■ Tarefa 1
Enumere todas as pessoas cujo nome aparece no excerto sobre Ami Vitale.
■ Tarefa 2
Transforme numa lista o parágrafo do excerto sobre Ami Vitale que começa por "Internacionalmente premiada", conservando os factos principais.

■ Excerto escolhido
——————————

Internacionalmente premiada e fotógrafa de referência, Ami Vitale viajou para cerca de 100 países nos últimos 20 anos, mas desengane-se quem julgar que Ami é uma fotógrafa de viagens. Por detrás de todas as paisagens e destinos fascinantes e exóticos que as suas imagens ilustram há sempre uma história com questões que Vitale apresenta ao Mundo e que pedem a nossa reflexão. Com um trabalho reconhecido para além fronteiras, esta americana estabelecida em Montana foi já comparada a mulheres extremamente talentosas e batalhadoras, como Jane Goodall, que arregaçam as mangas, que nos despertam e que nos fazem pensar

Texto Carla Santos Vieira  Fotos Ami Vitale

Com percurso académico em Relações Internacionais, como é que a fotografia e o jornalismo entram na sua vida?

——————————

■ Dados guardados
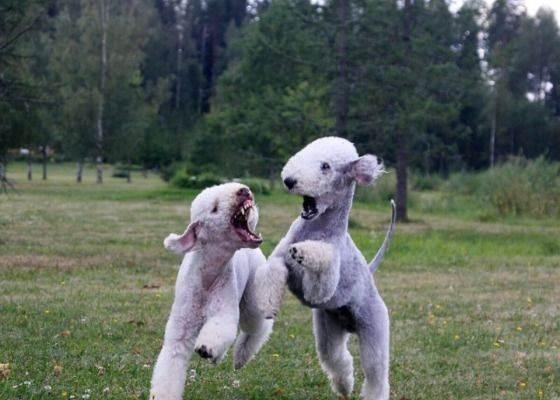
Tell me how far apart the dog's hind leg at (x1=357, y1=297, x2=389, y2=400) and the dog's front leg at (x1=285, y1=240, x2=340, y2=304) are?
624 mm

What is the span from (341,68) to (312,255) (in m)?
16.1

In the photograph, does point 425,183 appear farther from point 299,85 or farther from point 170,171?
point 299,85

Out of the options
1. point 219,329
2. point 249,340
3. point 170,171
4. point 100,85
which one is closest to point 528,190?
point 249,340

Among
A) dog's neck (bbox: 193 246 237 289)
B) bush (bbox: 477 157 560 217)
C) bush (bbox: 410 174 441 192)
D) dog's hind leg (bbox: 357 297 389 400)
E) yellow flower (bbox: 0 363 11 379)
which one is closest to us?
dog's neck (bbox: 193 246 237 289)

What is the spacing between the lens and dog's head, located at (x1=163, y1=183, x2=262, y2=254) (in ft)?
15.4

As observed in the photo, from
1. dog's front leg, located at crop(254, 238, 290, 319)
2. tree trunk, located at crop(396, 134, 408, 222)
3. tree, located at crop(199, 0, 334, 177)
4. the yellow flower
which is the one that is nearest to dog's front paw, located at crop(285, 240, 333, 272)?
dog's front leg, located at crop(254, 238, 290, 319)

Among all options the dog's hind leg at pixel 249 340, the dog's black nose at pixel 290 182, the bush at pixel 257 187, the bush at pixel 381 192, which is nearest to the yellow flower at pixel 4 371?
the dog's hind leg at pixel 249 340

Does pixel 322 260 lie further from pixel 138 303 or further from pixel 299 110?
pixel 299 110

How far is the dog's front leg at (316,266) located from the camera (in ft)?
14.7

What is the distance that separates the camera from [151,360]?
22.6 feet

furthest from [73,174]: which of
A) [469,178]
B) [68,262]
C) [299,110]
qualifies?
[68,262]

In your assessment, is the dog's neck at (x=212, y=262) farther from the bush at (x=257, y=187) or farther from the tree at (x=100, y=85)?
the tree at (x=100, y=85)

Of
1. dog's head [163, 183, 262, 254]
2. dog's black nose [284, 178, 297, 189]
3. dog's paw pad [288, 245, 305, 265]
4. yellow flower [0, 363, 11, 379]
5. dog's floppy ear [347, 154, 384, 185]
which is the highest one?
dog's floppy ear [347, 154, 384, 185]

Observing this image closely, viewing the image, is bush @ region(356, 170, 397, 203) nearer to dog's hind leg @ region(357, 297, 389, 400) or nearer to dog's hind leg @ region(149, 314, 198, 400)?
dog's hind leg @ region(357, 297, 389, 400)
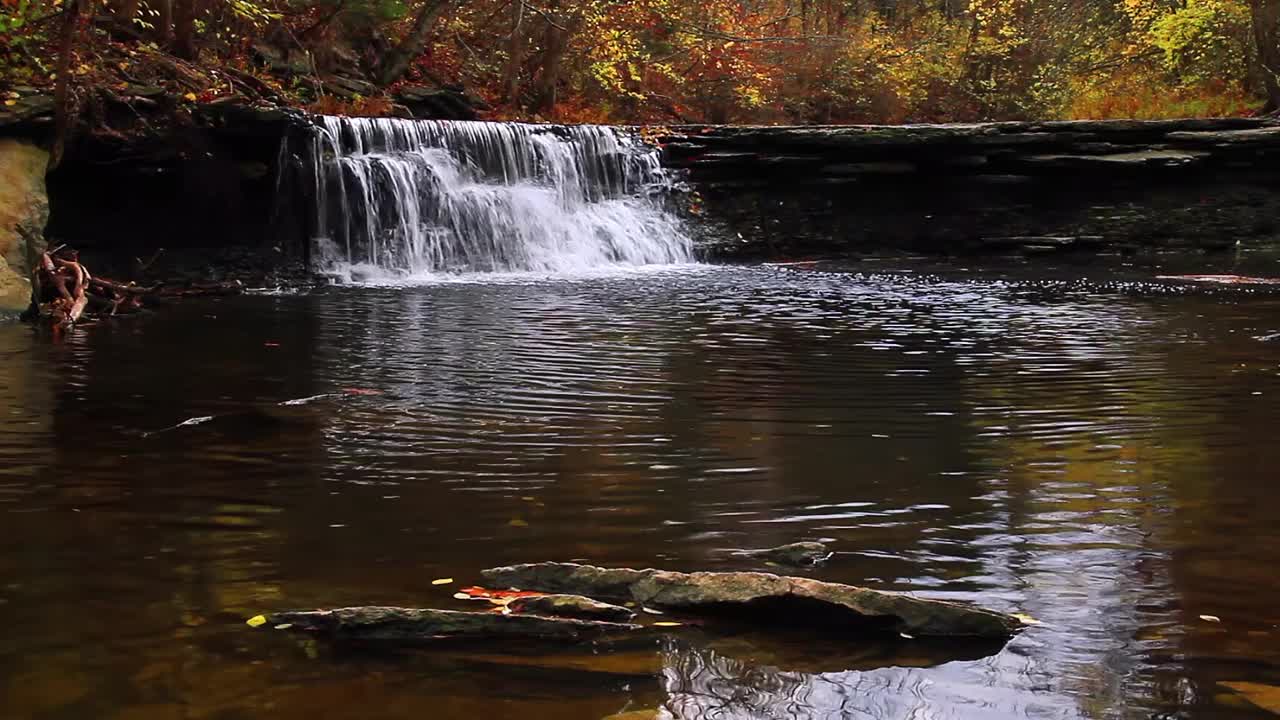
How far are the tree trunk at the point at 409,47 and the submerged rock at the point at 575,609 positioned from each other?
21.6 metres

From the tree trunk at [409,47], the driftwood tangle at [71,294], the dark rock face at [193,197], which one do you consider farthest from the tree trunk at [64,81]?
the tree trunk at [409,47]

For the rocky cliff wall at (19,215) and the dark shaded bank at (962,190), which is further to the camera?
the dark shaded bank at (962,190)

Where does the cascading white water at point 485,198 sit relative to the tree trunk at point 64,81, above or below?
below

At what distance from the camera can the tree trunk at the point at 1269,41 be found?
27.6 meters

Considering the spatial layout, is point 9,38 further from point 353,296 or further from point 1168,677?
point 1168,677

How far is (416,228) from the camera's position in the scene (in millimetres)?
20000

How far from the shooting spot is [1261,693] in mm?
3217

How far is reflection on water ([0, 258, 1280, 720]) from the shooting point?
10.8 ft

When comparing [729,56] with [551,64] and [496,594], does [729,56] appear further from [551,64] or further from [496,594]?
[496,594]

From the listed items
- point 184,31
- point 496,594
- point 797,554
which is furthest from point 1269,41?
point 496,594

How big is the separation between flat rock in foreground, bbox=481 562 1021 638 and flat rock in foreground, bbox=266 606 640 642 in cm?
32

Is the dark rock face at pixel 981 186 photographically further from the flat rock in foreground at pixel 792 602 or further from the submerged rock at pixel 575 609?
the submerged rock at pixel 575 609

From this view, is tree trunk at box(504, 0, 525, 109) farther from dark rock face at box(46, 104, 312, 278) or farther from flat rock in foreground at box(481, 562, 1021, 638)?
flat rock in foreground at box(481, 562, 1021, 638)

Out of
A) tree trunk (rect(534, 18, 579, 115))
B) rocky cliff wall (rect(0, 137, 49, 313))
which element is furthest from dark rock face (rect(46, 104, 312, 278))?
tree trunk (rect(534, 18, 579, 115))
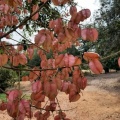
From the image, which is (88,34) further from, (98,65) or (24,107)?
(24,107)

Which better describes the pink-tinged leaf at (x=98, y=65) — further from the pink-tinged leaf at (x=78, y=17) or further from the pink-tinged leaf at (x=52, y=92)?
the pink-tinged leaf at (x=78, y=17)

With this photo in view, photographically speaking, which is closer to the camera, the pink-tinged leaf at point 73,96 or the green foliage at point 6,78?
the pink-tinged leaf at point 73,96

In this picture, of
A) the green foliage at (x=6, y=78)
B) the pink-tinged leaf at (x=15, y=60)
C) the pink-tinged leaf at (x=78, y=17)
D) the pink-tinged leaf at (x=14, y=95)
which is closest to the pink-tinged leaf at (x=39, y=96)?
the pink-tinged leaf at (x=14, y=95)

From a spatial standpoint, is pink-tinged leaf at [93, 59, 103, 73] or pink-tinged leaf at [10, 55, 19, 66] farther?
pink-tinged leaf at [10, 55, 19, 66]

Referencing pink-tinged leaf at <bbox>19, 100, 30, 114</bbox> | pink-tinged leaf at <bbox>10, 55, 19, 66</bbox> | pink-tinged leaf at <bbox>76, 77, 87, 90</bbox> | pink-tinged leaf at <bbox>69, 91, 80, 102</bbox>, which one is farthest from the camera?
pink-tinged leaf at <bbox>10, 55, 19, 66</bbox>

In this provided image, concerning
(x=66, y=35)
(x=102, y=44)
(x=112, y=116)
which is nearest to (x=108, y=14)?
(x=102, y=44)

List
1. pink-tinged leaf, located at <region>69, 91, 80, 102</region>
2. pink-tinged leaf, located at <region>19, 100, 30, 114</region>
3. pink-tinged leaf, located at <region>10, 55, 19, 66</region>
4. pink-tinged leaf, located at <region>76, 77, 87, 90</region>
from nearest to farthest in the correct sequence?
pink-tinged leaf, located at <region>19, 100, 30, 114</region> → pink-tinged leaf, located at <region>76, 77, 87, 90</region> → pink-tinged leaf, located at <region>69, 91, 80, 102</region> → pink-tinged leaf, located at <region>10, 55, 19, 66</region>

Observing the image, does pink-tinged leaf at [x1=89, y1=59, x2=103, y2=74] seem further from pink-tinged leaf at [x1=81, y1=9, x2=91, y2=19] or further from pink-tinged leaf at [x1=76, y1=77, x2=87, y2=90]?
pink-tinged leaf at [x1=81, y1=9, x2=91, y2=19]

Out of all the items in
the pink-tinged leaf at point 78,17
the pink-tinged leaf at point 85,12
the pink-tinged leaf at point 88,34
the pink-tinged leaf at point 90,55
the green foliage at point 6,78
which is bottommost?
the green foliage at point 6,78

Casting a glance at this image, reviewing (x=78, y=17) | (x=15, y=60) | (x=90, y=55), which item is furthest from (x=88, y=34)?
(x=15, y=60)

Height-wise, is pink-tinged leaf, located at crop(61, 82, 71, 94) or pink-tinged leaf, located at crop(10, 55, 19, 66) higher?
pink-tinged leaf, located at crop(10, 55, 19, 66)

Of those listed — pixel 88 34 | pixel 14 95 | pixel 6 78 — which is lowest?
pixel 6 78

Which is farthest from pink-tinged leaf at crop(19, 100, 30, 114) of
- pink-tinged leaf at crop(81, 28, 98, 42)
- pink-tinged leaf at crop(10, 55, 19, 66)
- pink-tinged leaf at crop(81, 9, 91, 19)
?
pink-tinged leaf at crop(10, 55, 19, 66)

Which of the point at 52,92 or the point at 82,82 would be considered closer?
the point at 52,92
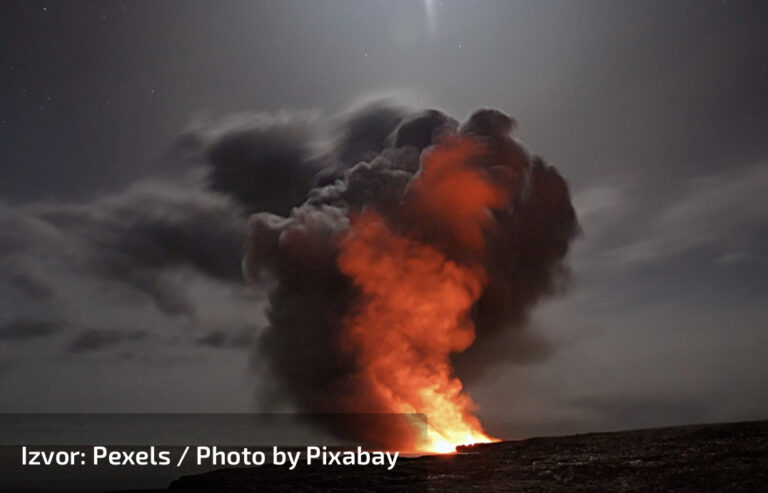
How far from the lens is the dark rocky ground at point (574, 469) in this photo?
28766mm

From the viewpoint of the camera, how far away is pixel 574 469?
32094 mm

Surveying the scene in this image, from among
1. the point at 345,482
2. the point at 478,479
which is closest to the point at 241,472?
the point at 345,482

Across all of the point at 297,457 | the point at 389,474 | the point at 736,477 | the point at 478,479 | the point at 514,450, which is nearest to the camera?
the point at 736,477

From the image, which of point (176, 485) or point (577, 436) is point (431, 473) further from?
point (176, 485)

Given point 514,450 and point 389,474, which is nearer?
point 389,474

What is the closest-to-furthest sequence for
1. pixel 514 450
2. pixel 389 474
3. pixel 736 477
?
pixel 736 477 < pixel 389 474 < pixel 514 450

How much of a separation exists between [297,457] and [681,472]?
66.8 ft

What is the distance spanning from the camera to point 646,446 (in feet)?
111

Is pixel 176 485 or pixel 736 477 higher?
pixel 176 485

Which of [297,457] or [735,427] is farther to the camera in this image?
[297,457]

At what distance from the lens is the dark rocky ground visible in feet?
94.4

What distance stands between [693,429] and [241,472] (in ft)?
73.3

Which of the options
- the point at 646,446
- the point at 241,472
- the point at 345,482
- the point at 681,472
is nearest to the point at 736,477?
the point at 681,472

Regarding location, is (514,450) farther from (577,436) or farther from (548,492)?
(548,492)
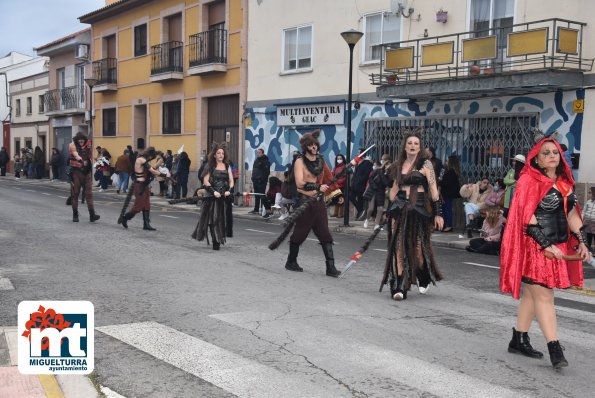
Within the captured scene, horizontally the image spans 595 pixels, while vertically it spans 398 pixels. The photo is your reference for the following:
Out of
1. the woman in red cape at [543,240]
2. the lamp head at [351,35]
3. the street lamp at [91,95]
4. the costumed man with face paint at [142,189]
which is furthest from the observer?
the street lamp at [91,95]

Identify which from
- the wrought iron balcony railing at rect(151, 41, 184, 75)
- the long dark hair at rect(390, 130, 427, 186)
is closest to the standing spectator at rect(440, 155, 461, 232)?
the long dark hair at rect(390, 130, 427, 186)

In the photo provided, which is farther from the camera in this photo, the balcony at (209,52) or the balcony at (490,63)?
the balcony at (209,52)

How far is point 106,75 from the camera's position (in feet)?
108

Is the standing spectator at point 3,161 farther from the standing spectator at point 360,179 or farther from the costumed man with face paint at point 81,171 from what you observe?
the standing spectator at point 360,179

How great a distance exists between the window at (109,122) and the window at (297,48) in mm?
13427

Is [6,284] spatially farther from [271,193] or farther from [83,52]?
[83,52]

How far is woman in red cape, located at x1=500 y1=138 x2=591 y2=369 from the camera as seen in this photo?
5.31 m

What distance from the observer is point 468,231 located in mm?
14703

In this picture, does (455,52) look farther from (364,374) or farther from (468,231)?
(364,374)

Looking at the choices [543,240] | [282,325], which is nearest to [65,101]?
[282,325]

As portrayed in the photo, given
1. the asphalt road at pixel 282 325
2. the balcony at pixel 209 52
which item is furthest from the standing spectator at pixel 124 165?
the asphalt road at pixel 282 325

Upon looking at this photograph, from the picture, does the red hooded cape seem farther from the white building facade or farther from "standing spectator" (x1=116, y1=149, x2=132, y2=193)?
"standing spectator" (x1=116, y1=149, x2=132, y2=193)

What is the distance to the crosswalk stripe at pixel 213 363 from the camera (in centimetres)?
463

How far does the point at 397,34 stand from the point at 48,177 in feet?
93.6
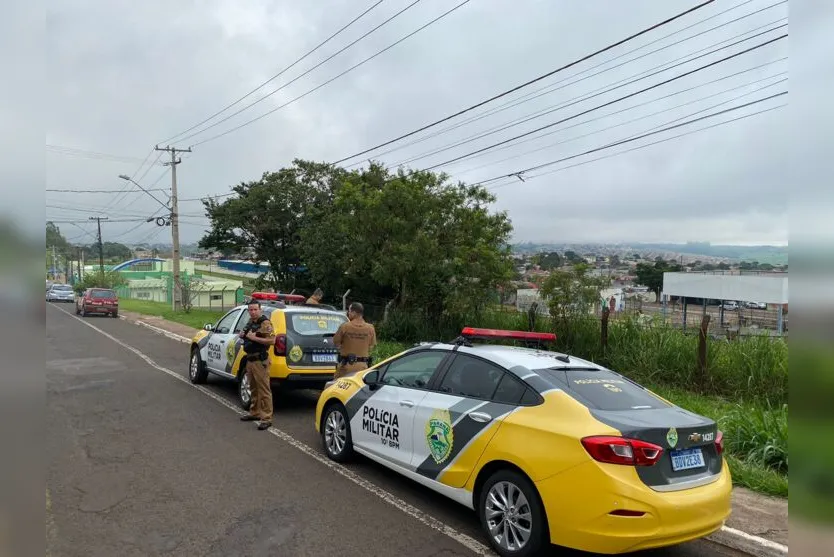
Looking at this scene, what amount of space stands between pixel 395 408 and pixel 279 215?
2594 cm

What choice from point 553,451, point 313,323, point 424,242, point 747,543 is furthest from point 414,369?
point 424,242

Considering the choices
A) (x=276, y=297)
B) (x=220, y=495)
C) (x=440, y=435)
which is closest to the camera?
(x=440, y=435)

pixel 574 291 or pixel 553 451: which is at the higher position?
pixel 574 291

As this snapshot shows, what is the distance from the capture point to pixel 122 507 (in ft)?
16.0

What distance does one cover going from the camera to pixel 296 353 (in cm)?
868

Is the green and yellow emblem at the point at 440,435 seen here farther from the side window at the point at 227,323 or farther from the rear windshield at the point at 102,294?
the rear windshield at the point at 102,294

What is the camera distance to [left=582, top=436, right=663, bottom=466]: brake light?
12.3ft

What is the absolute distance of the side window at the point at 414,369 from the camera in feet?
18.2

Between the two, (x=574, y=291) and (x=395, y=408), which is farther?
(x=574, y=291)

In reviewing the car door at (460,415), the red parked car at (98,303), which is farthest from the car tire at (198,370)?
the red parked car at (98,303)

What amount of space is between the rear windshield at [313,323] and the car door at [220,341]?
1.32 meters

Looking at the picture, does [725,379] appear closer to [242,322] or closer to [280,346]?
[280,346]

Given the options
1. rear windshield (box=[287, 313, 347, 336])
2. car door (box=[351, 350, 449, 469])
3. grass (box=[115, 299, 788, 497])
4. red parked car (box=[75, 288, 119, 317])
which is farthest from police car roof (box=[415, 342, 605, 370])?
red parked car (box=[75, 288, 119, 317])
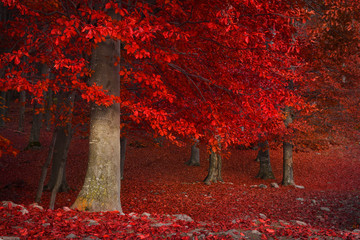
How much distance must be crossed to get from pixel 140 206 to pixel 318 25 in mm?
8098

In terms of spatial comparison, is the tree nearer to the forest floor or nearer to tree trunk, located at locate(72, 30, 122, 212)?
tree trunk, located at locate(72, 30, 122, 212)

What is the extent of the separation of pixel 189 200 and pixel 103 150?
6028 mm

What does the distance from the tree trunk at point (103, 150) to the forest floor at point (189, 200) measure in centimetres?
51

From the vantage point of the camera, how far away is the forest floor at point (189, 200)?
5.67 metres

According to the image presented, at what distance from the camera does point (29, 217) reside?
616 cm

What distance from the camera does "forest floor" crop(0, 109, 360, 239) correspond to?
5.67 metres

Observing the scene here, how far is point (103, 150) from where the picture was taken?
25.3 feet

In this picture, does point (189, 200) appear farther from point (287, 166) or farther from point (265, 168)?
point (265, 168)

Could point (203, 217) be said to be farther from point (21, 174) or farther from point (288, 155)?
point (21, 174)

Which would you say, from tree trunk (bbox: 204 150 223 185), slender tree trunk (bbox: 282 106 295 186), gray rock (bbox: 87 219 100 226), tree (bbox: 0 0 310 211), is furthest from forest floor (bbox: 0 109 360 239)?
tree (bbox: 0 0 310 211)

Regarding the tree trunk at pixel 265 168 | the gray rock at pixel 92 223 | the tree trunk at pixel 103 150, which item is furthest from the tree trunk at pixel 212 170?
the gray rock at pixel 92 223

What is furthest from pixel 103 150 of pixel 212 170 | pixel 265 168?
pixel 265 168

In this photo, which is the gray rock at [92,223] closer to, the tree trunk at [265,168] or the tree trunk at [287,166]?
the tree trunk at [287,166]

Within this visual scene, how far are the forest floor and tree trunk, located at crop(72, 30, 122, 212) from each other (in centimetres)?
51
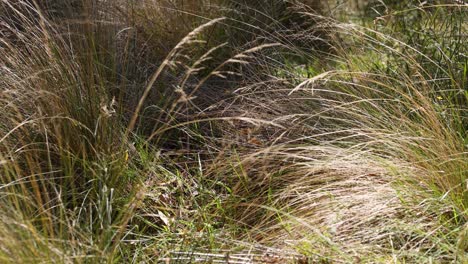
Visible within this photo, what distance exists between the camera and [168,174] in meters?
3.62

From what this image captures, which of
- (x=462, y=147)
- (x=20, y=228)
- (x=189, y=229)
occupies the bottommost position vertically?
(x=189, y=229)

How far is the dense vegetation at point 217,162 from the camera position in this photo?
281 centimetres

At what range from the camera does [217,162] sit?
3.62 meters

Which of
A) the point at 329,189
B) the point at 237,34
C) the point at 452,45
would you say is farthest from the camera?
the point at 237,34

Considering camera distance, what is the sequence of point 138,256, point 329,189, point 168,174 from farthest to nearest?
point 168,174
point 329,189
point 138,256

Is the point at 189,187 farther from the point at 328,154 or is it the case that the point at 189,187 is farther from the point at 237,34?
the point at 237,34

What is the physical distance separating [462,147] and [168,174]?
4.34ft

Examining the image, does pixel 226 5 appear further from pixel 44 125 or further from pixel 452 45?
pixel 44 125

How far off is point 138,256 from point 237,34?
2.20 metres

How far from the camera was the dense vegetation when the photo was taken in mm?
2809

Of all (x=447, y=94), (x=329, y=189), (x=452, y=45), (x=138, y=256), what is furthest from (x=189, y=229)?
(x=452, y=45)

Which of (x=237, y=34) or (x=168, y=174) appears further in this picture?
(x=237, y=34)

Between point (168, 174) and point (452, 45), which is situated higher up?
point (452, 45)

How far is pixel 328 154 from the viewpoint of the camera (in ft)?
11.3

——————————

■ Resposta 1
Ami Vitale
Jane Goodall
Carla Santos Vieira

■ Resposta 2
- Ami Vitale é uma fotógrafa de referência, premiada internacionalmente.
- Viajou para cerca de 100 países nos últimos 20 anos.
- Não é uma fotógrafa de viagens: por detrás das paisagens e destinos que as suas imagens mostram há sempre uma história com questões que apresenta ao Mundo e que pedem reflexão.
- O seu trabalho é reconhecido além-fronteiras.
- É americana e está estabelecida em Montana.
- Já foi comparada a mulheres muito talentosas e batalhadoras, como Jane Goodall, que nos despertam e nos fazem pensar.